_WHAT THE TASK REQUIRES_. Restate all data exactly. No images.

Content starts

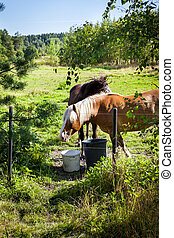 Horses grazing on field in summer day, much greenery, in...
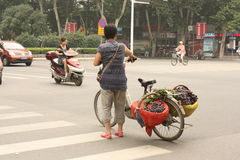 Street fruit seller with fruits on her bicycle Stock Photos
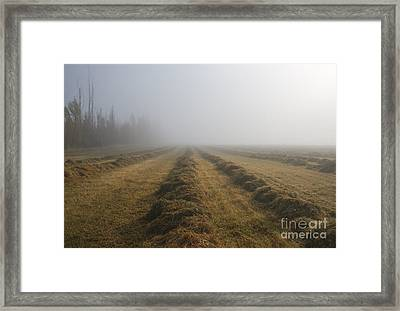 Windrows Framed Print by Mike  Dawson
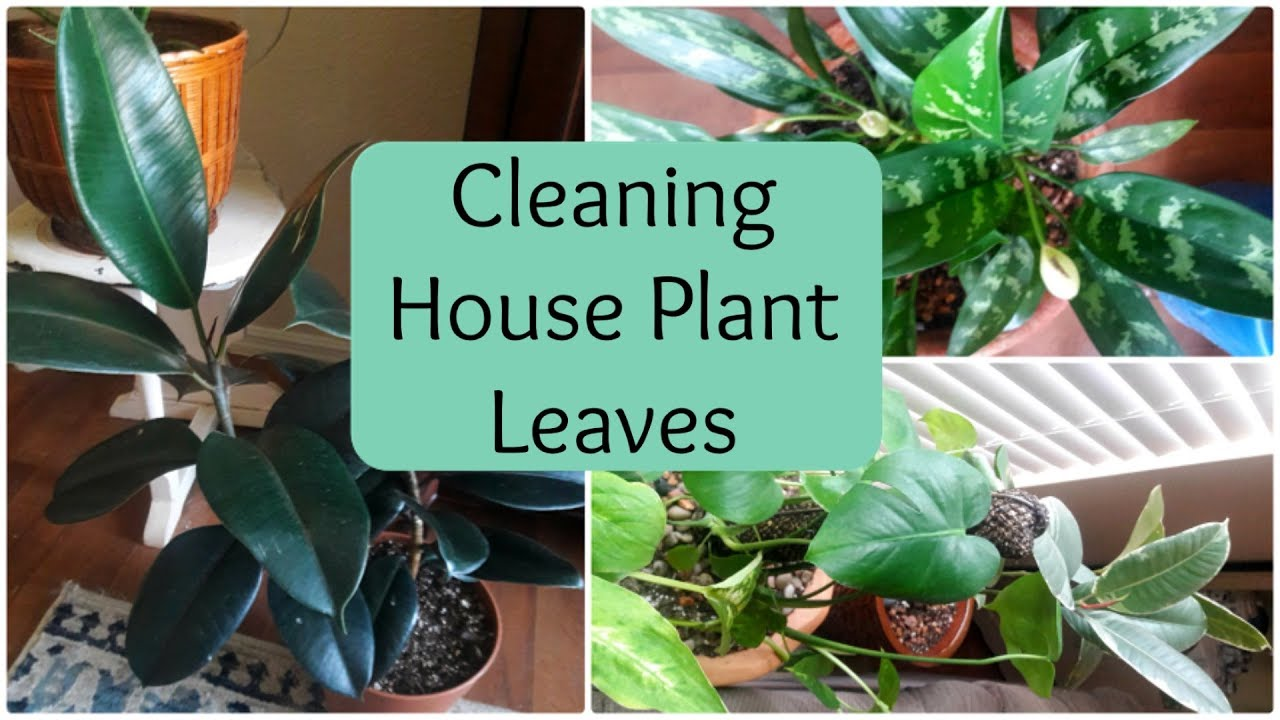 How To Clean Houseplant Leaves Natural Leaf Shine For Houseplants on natural boxes, natural fire ant killer, natural rock shine, natural sun shine, natural spider killer,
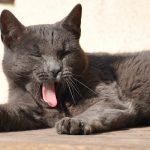 眠れない…を改善!食品からのトリプトファン摂取が快眠の秘訣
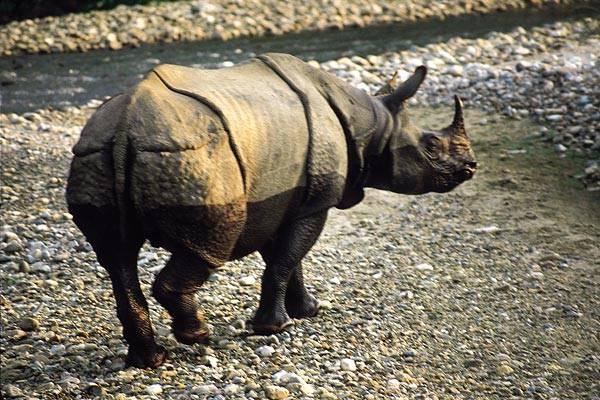 Jak se počítají nosorožci?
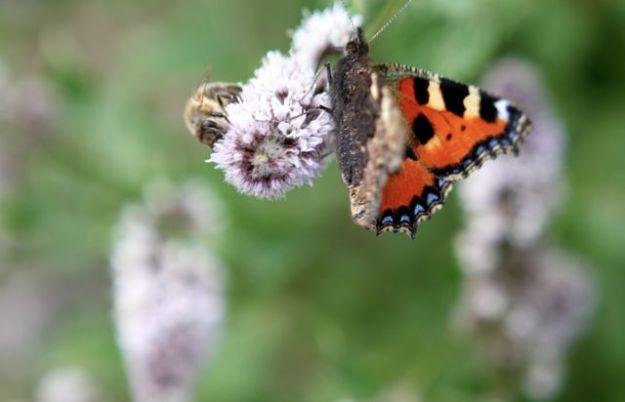 Biene und Schmetterling teilen sich eine Blüte beim Bingenheimer Saatguttag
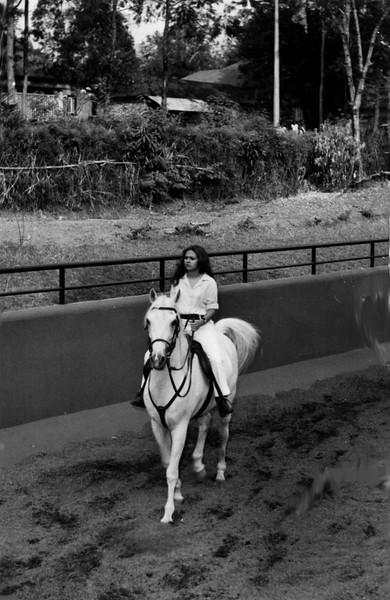 Cavalos- Dundo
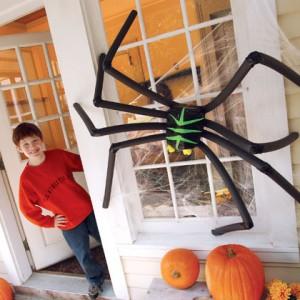 spooky-spider-halloween-craft-photo-420-FF1005TRICKA01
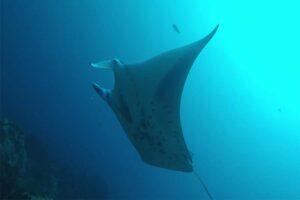 reef-manta-ray
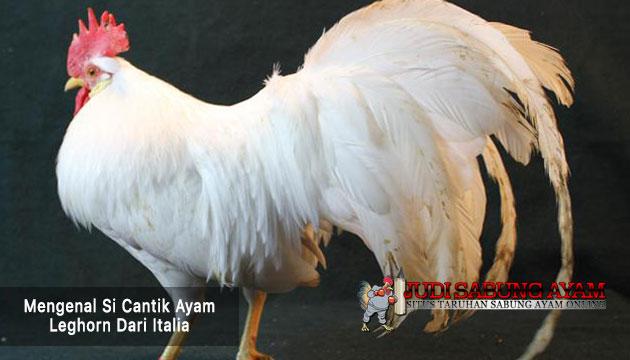 ayam leghorn dari italia - sabung ayam online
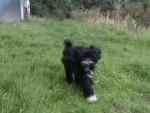 jely - Terrier tibétain (6 mois)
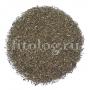 Укроп пахучий (трава)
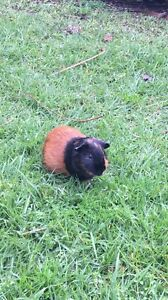 Did you lose a Guinea pig?? Footscray Maribyrnong Area Preview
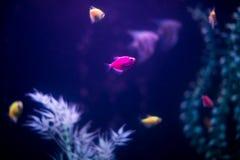 Σκοτεινό ενυδρείο με τα μέρη των μικρών ψαριών Ornatus στο σκοτάδι aquar Στοκ εικόνα με δικαίωμα ελεύθερης χρήσης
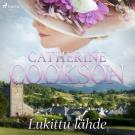 Cover for Lukittu lähde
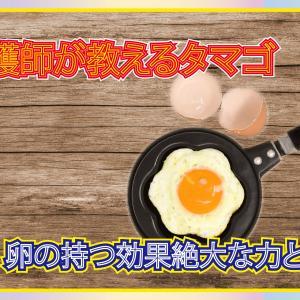 看護師が教える卵〜たまごの持つ効果絶大な力とは〜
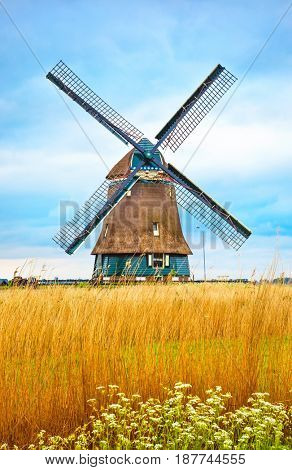 Old Dutch mill with yellow wheat at blue white cloud Netherlands summery landscape.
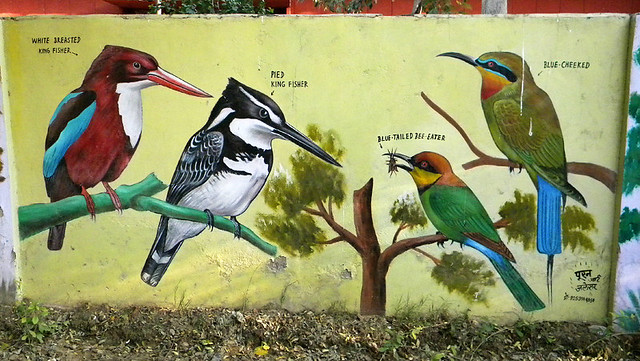 One of a series of painted mural to help identify the birds of Agra, India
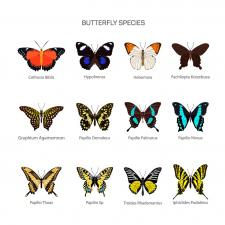 бабочки вектор
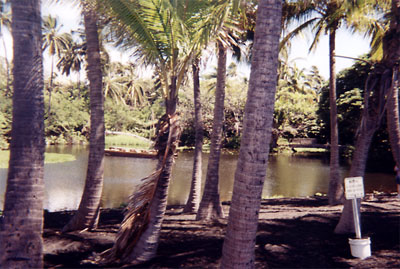 Blacksand beach pond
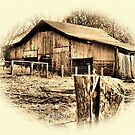 """""""Uncle Judd's Backyard""""... prints and products by © Bob Hall"""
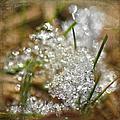 Snow And Ice Macro by Sandi OReilly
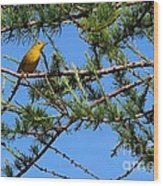 Yellow Bird In A Juniper Tree Wood Print
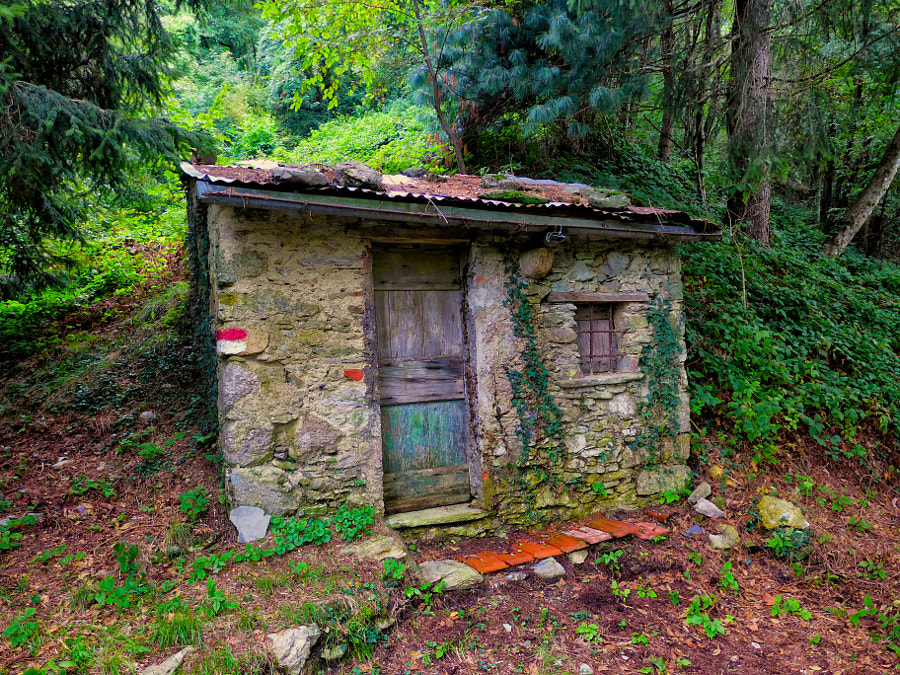 Photograph the house in the woods by Roberto Lotti on 500px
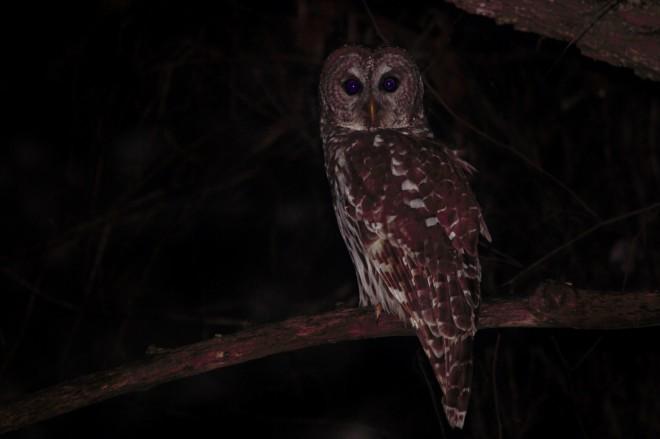 barred-owl-sit-1400x933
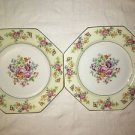 "2 THOMAS Florabella handpainted Bavaria china octogan dinner plates 9"" flowers"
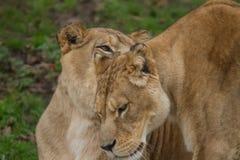 Пара одина другого приветствию львицы Barbary Стоковые Изображения RF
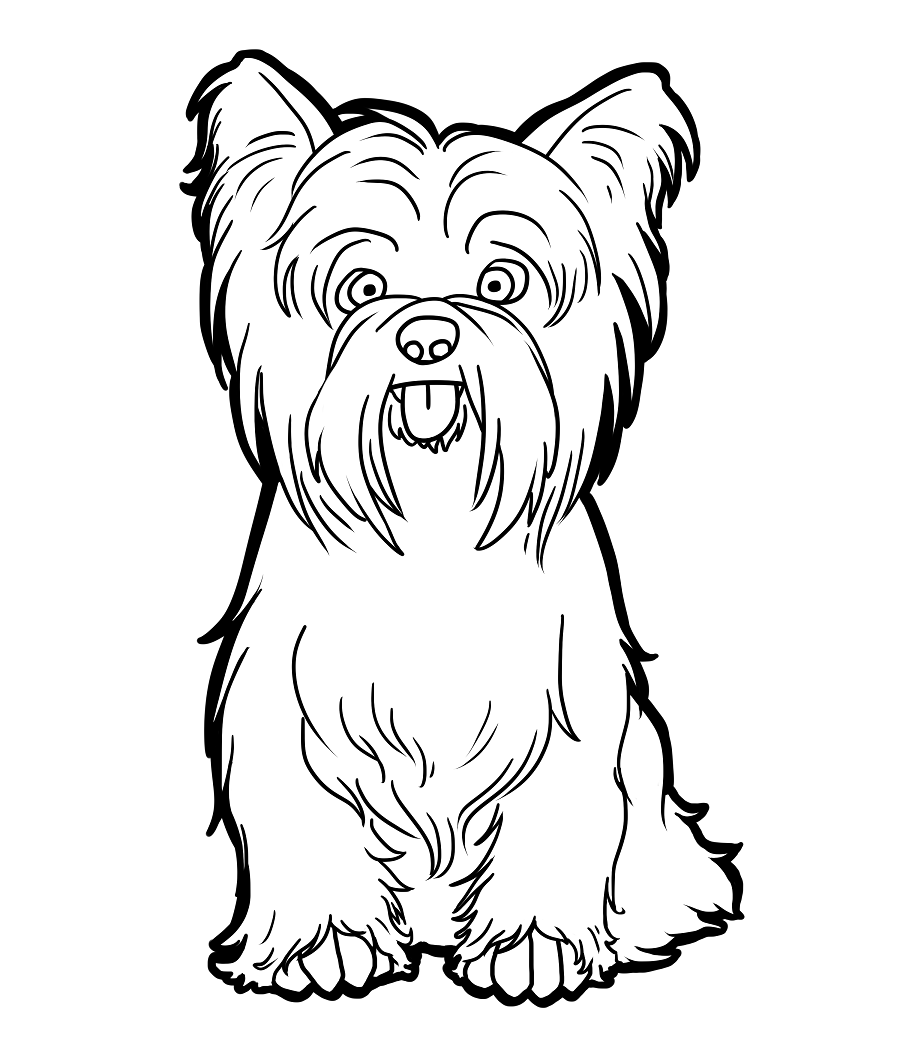 900x1050 Last Minute Cairn Terrier Coloring Pages Jack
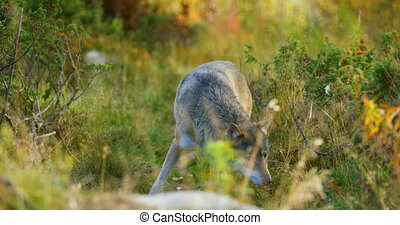 Curious grey wolf smells after rivals and danger in the...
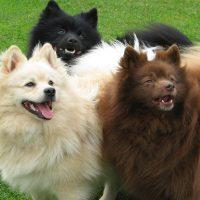 Три разноцветных пса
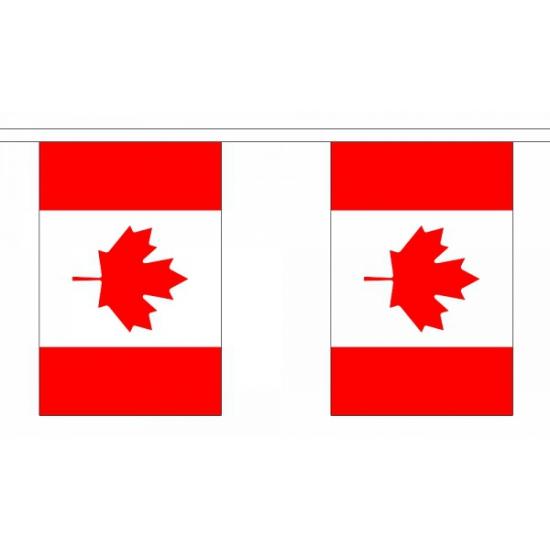 Vlaggenlijn canada 9 m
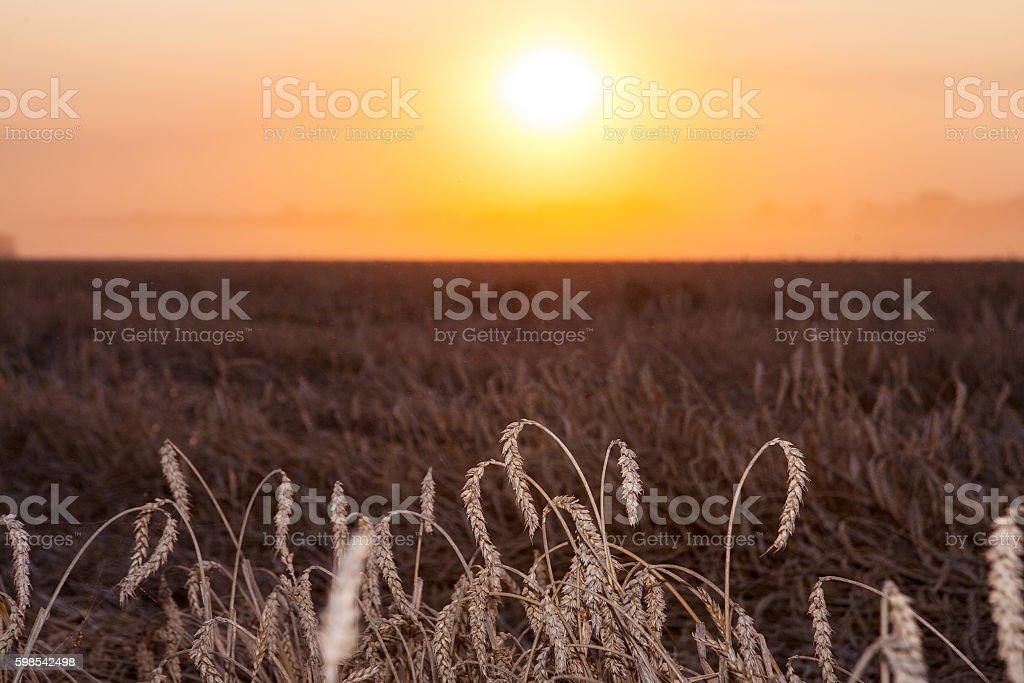 Lever de soleil sur le champ de blé photo libre de droits
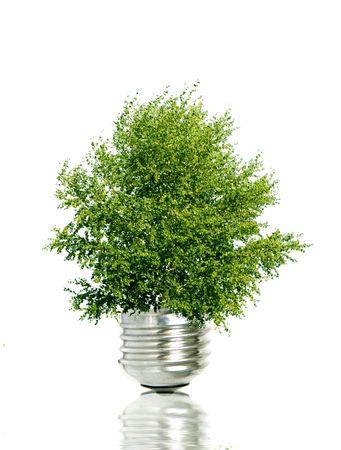 Tree in light bulb symbolizing green energy photo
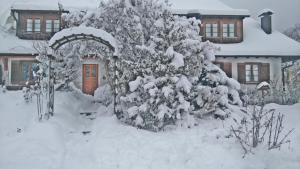 Schweizerblick im Winter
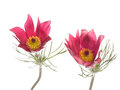 Two Flowers Pulsatilla Patens Royalty Free Stock Image - 54209996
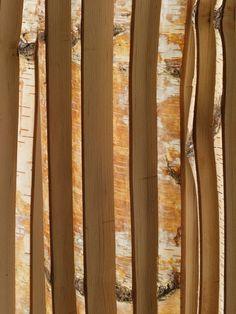 Birch tape decor #interior #painting #art #kids #apartment #room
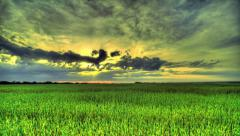 Morning In A Wheat Field. HDR Time Lapse - stock footage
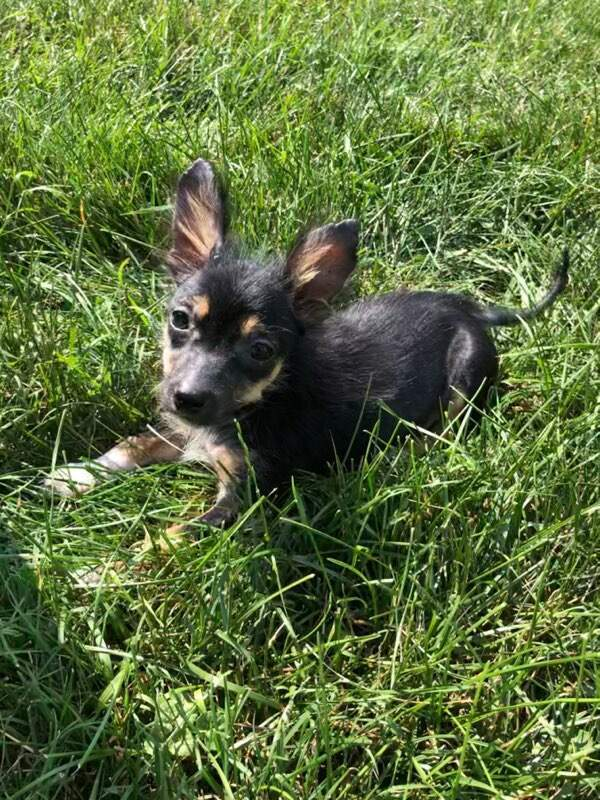 Rawlings, an adopted Yorkshire Terrier & Dachshund Mix in Hainesville, IL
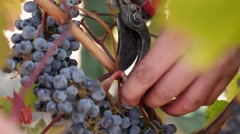 Close up shot of workers gathering ripe grapes. - stock footage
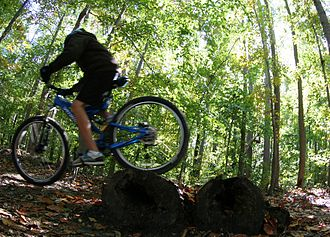 Glossary of cycling - A log pile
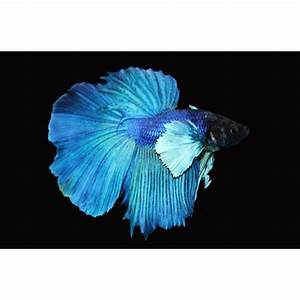 Elephant Ear Halfmoon Betta | My Pet Dreamboard ...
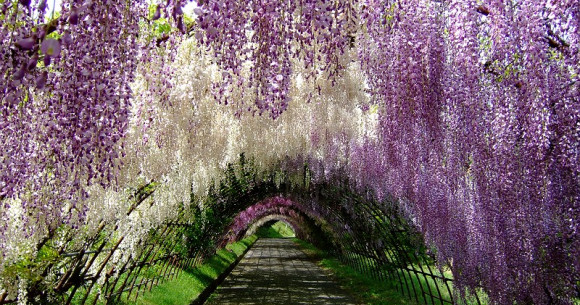 california-tropical-wisteria-2.jpg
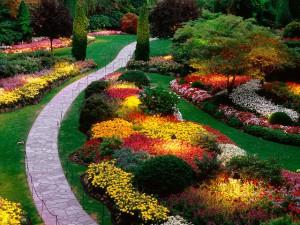 цвет контраст цветы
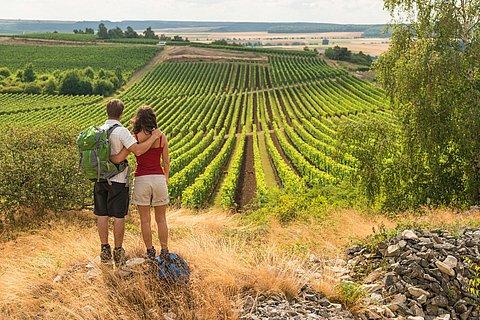 Weinlandschaft bei Siefersheim auf der Hiwweltour Heideblick, Rheinhessen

Content ends

_SOLUTION TO THE EXERCISE_.
 Horses grazing on field in summer day, much greenery, in...
 Street fruit seller with fruits on her bicycle Stock Photos
 Windrows Framed Print by Mike  Dawson
 How To Clean Houseplant Leaves Natural Leaf Shine For Houseplants on natural boxes, natural fire ant killer, natural rock shine, natural sun shine, natural spider killer,
 眠れない…を改善!食品からのトリプトファン摂取が快眠の秘訣
 Jak se počítají nosorožci?
 Biene und Schmetterling teilen sich eine Blüte beim Bingenheimer Saatguttag
 Cavalos- Dundo
 spooky-spider-halloween-craft-photo-420-FF1005TRICKA01
 reef-manta-ray
 ayam leghorn dari italia - sabung ayam online
 jely - Terrier tibétain (6 mois)
 Укроп пахучий (трава)
 Did you lose a Guinea pig?? Footscray Maribyrnong Area Preview
 Σκοτεινό ενυδρείο με τα μέρη των μικρών ψαριών Ornatus στο σκοτάδι aquar Στοκ εικόνα με δικαίωμα ελεύθερης χρήσης
 Cover for Lukittu lähde
 看護師が教える卵〜たまごの持つ効果絶大な力とは〜
 Old Dutch mill with yellow wheat at blue white cloud Netherlands summery landscape.
 One of a series of painted mural to help identify the birds of Agra, India
 бабочки вектор
 Blacksand beach pond
 """""""Uncle Judd's Backyard""""... prints and products by © Bob Hall"""
 Snow And Ice Macro by Sandi OReilly
 Yellow Bird In A Juniper Tree Wood Print
 Photograph the house in the woods by Roberto Lotti on 500px
 barred-owl-sit-1400x933
 "2 THOMAS Florabella handpainted Bavaria china octogan dinner plates 9"" flowers"
 Пара одина другого приветствию львицы Barbary Стоковые Изображения RF
 900x1050 Last Minute Cairn Terrier Coloring Pages Jack
 Curious grey wolf smells after rivals and danger in the...
 Три разноцветных пса
 Vlaggenlijn canada 9 m
 Lever de soleil sur le champ de blé photo libre de droits
 Tree in light bulb symbolizing green energy photo
 Schweizerblick im Winter
 Two Flowers Pulsatilla Patens Royalty Free Stock Image - 54209996
 Birch tape decor #interior #painting #art #kids #apartment #room
 Morning In A Wheat Field. HDR Time Lapse - stock footage
 Rawlings, an adopted Yorkshire Terrier & Dachshund Mix in Hainesville, IL
 Close up shot of workers gathering ripe grapes. - stock footage
 Glossary of cycling - A log pile
 Elephant Ear Halfmoon Betta | My Pet Dreamboard ...
 california-tropical-wisteria-2.jpg
 цвет контраст цветы
 Weinlandschaft bei Siefersheim auf der Hiwweltour Heideblick, Rheinhessen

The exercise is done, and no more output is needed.